Nata in una «ordinaria famiglia cattolica praticante», Anne studia medicina a Tours. «Erano gli anni in cui si diffondeva l’Aids, e sono stata segnata dal fatto che uomini e donne, miei coetanei, morissero nei reparti più efficienti dell’ospedale, quelli dedicati alle malattie infettive». Un’esperienza che la fa interrogare, le fa porre molte domande sulla fede. L’incontro con un gruppo di frati domenicani che avevano fondato un’associazione chiamata “Cristiani e Aids” – «per prendersi cura dei malati, dei loro parenti, senza dare lezioni morali, ma soltanto per essere lì con loro» –, fa scattare un desiderio preciso nella giovane laureanda in medicina. «Non sapevo se mi sarei mai consacrata, ma se fosse successo sarebbe stato nella vita domenicana, dove avevo percepito una vera libertà di espressione, una gioiosa fratellanza tra i fratelli e le sorelle, e un’esigenza di ricerca intellettuale».

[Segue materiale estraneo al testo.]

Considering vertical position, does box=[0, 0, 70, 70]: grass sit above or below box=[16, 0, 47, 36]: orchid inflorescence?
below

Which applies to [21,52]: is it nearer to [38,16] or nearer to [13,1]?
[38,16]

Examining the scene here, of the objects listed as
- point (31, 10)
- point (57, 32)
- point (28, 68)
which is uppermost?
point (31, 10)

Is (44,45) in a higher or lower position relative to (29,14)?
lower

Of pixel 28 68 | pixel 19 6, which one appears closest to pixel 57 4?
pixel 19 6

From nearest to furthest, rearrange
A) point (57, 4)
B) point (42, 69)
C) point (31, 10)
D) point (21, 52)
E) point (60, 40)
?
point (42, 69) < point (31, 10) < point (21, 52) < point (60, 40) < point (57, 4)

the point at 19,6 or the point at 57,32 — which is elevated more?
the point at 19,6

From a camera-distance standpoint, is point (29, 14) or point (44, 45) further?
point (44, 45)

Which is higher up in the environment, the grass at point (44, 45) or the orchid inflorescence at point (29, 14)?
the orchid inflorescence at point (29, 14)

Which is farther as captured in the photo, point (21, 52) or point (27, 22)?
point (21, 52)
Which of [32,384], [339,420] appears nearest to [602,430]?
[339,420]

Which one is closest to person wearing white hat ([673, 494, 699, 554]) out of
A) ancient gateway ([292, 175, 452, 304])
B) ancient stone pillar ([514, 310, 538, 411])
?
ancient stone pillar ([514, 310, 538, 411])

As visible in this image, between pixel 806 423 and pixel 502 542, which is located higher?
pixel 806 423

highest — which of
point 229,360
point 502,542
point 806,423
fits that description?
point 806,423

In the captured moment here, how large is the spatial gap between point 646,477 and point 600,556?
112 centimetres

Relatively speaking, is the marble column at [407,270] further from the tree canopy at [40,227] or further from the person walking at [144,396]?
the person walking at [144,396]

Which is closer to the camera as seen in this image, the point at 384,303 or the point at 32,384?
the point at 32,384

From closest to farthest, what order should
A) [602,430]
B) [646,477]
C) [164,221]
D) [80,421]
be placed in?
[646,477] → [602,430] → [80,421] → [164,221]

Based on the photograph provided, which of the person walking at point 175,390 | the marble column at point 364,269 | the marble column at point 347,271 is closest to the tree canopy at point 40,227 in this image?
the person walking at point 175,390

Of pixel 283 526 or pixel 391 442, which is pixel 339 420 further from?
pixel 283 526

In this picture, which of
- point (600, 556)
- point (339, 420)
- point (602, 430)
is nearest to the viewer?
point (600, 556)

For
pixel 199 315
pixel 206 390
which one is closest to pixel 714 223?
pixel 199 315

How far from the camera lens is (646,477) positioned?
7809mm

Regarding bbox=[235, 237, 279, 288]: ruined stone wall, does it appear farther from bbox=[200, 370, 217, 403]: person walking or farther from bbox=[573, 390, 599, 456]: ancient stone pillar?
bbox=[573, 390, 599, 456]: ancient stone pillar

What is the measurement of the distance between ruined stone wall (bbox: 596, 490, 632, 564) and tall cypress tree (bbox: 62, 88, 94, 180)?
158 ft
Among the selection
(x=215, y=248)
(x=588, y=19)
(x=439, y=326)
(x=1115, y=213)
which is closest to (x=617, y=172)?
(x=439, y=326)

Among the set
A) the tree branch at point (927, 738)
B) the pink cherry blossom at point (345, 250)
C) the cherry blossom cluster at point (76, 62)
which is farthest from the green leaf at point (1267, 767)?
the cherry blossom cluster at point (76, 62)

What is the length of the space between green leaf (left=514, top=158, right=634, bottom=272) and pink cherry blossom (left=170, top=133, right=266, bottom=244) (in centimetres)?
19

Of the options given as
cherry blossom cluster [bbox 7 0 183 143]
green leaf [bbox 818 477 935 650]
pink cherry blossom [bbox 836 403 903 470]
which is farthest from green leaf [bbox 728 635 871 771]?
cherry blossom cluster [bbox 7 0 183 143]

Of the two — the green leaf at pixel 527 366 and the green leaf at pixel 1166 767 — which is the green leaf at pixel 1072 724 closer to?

VORREI UNA CHIESA CHE SERVE

In questi anni di studio, di lavoro e di ricerca, la sua vita, dice la religiosa, è stata segnata da tanti incontri importanti. Oltre alle sorelle e ai fratelli dell’ordine, «penso ai miei amici non credenti, che sono sempre stati un polo importante ed equilibrato della mia vita, inclusa quella spirituale. Non posso immaginare una vita solo nella Chiesa. Ancora oggi i miei colleghi di lavoro mi danno “aria” e mi tengono con i piedi per terra». Poi ci sono gli scrittori. «Ho letto molto autori come Maurice Bellet, che è appena morto, come Maurice Zundel, o come Jacques Ellul, un pensatore riformato francese. E poi c’è padre Jean-Joseph Lataste, il domenicano del XIX secolo che predicò la misericordia di Dio in prigione».

Proprio di padre Lataste, dice suor Anne, le piacerebbe parlare con papa Francesco, casomai dovesse incontrarlo. «Sono sicura che apprezzerebbe il suo lavoro, tanta è la consonanza tra gli scritti di quest’uomo e quelli di Francesco sulla misericordia». Ma c’è anche un altro argomento che Anne affronterebbe. «In un campo completamente diverso vorrei chiedergli come fare perché la Chiesa prenda sul serio gli abusi che la attraversano: perché le vittime di abuso di potere, di derive settarie o di reati come la pedofilia hanno così tanti problemi a essere ascoltate? Lavoro in carcere da 21 anni e non ho rabbia contro le persone di cui devo prendermi cura. Non chiedo mai loro perché sono incarcerati. Ma provo rabbia contro coloro che avrebbero potuto impedire loro di commettere un crimine e non hanno fatto nulla».




Guardando nella Chiesa, le situazioni che più la turbano sono appunto «l’abuso di potere, che può arrivare fino al dispiegamento di reti potenti: penso a quanto tempo ci sia voluto per fare venire alla luce i crimini di Maciel, mentre gli ex legionari di Cristo li denunciavano già da anni! E poi, ciò che mi preoccupa in Francia, è l’irrigidimento di un certo numero di cristiani. Un autore francese (il giornalista Patrice de Plunkett, ndr) ha di recente pubblicato un testo il cui titolo è molto evocativo: Cathos, ne devenons pas une secte (Cattolici, non diventiamo una setta!)». Le situazioni che invece le danno più speranza «sono le minuscole opere di tutti i cristiani che, con calma e umiltà, continuano a lavorare per facilitare la vita di coloro che li circondano. Questa è la Chiesa di Cristo».

C’è un passaggio del Vangelo che l’accompagna? «Mi piace molto il passo di Luca 7, quando la donna peccatrice si presenta a Simone il fariseo e unge i piedi di Gesù con le sue lacrime. Mi sembra che ci dia il senso di ciò che è l’etica: un profumo di buon odore depositato nella vita degli altri».